En Argentina, la separación de residuos ya es un hábito extendido. De hecho,
según indica el último informe publicado por Ecoplas y Opinaia, más del 82% de la población intenta reciclar, al menos de manera ocasional, algún tipo de material y, a su vez, una proporción significativa de la población del país espera que las empresas asuman un rol más activo y comprometido
, mediante la incorporación de diseño, información visible y accesible y estándares que verifiquen la separación en origen de los materiales para su posterior circularidad. Por este motivo, Ecoplas, la asociación civil especializada en plásticos y medio ambiente, impulsa la
certificación Plásticos Reciclables “La Manito”, un sello técnico que permite identificar productos reciclables y facilitar su correcta separación y revalorización una vez finalizada su vida útil
. La iniciativa busca aportar mayor claridad al consumidor y fortalecer las prácticas de economía circular vinculadas a plásticos de uso cotidiano. Desde su implementación, en 2019, cada vez más empresas avanzan hacia esa certificación.

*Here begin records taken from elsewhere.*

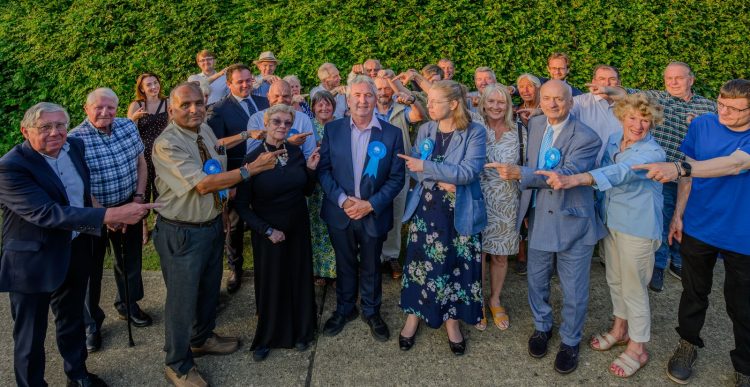 DAVID GROOCOCK RECEIVES CROSS-COMMUNITY SUPPORT AS HE LAUNCHES BY-ELECTION CAMPAIGN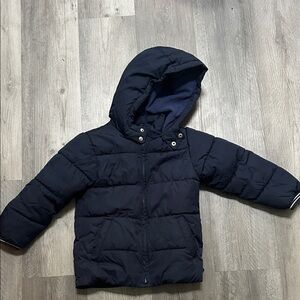 Gap Kids Navy Blue Puffer Jacket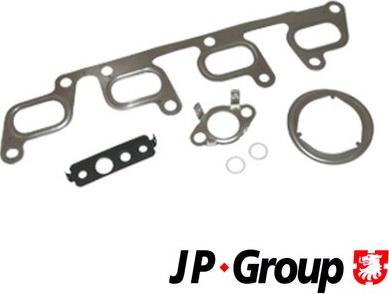 JP Group 1117754810 - Установочный комплект, турбокомпрессор www.autospares.lv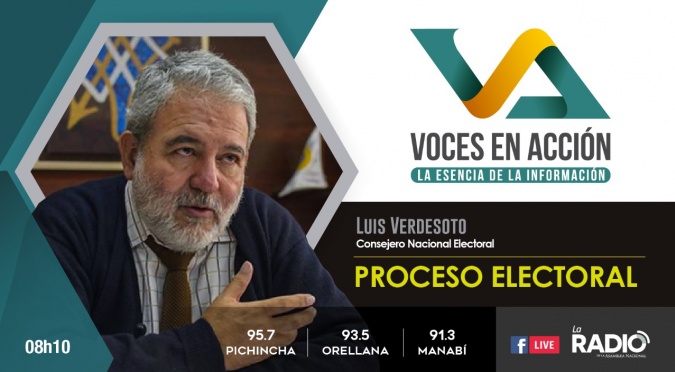 Luis Verdesoto: Actual Proceso Electoral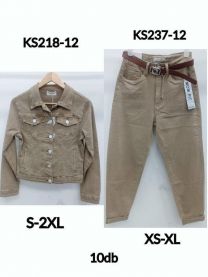 Kurtka jeansowa damska (S-2XL/10szt)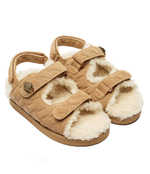 Кожаные босоножки orson teddy Kurt Geiger - бежевый(2658640209)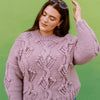 

Apotheosis - Cable and Bobble Pullover
1
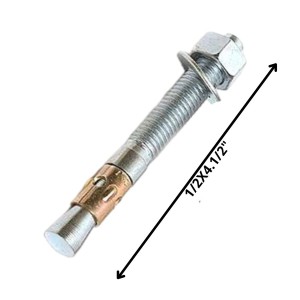PERNO ANCLAJE C/TUERCA (12) 1/2 X 4 1/2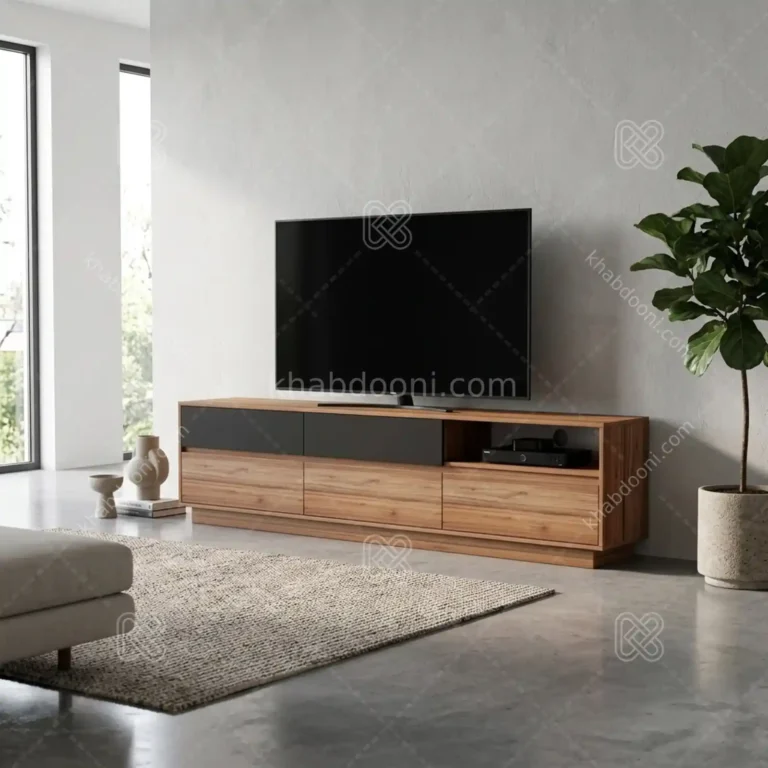 میز تلویزیون کد 115 طرح B – طول 200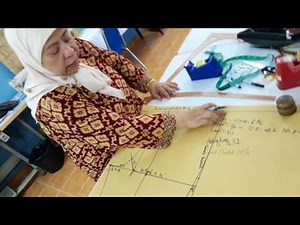 Teknik Membuat Seluar Wanita Hamil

Recientemente, Colombraro Hnos. incorporó este sello en sus artículos fabricados en polipropileno.
Son tachos para residuos, que ya cumplen una función central al posibilitar una correcta separación de los reciclables.
Ecodiseño como solución
En un contexto en el que la demanda de información clara y accesible sobre qué materiales pueden reciclarse crece, “La Manito” funciona como una herramienta práctica para orientar tanto la compra como la disposición de productos plásticos, además de facilitar el trabajo de los recuperadores urbanos y promover sistemas de gestión más eficientes. “Cuando las empresas buscan validar que sus productos se pueden reciclar, se fortalece el camino hacia modelos de producción más circulares. Certificar artículos de uso cotidiano aporta información concreta y permite tomar decisiones más responsables en relación con el consumo y la gestión de residuos”, señaló Verónica Ramos, directora ejecutiva de Ecoplas. Si bien persisten desafíos en materia de separación en origen y recuperación de materiales, experiencias como la promovida por Colombraro permiten visibilizar que la circularidad ya está en marcha en distintas industrias del país. “Certificar que los productos se pueden reciclar representa un paso relevante para ganar escala, fortalecer la articulación entre actores y avanzar hacia un sistema en el que los residuos puedan reinsertarse como recursos”, sentenció Ramos.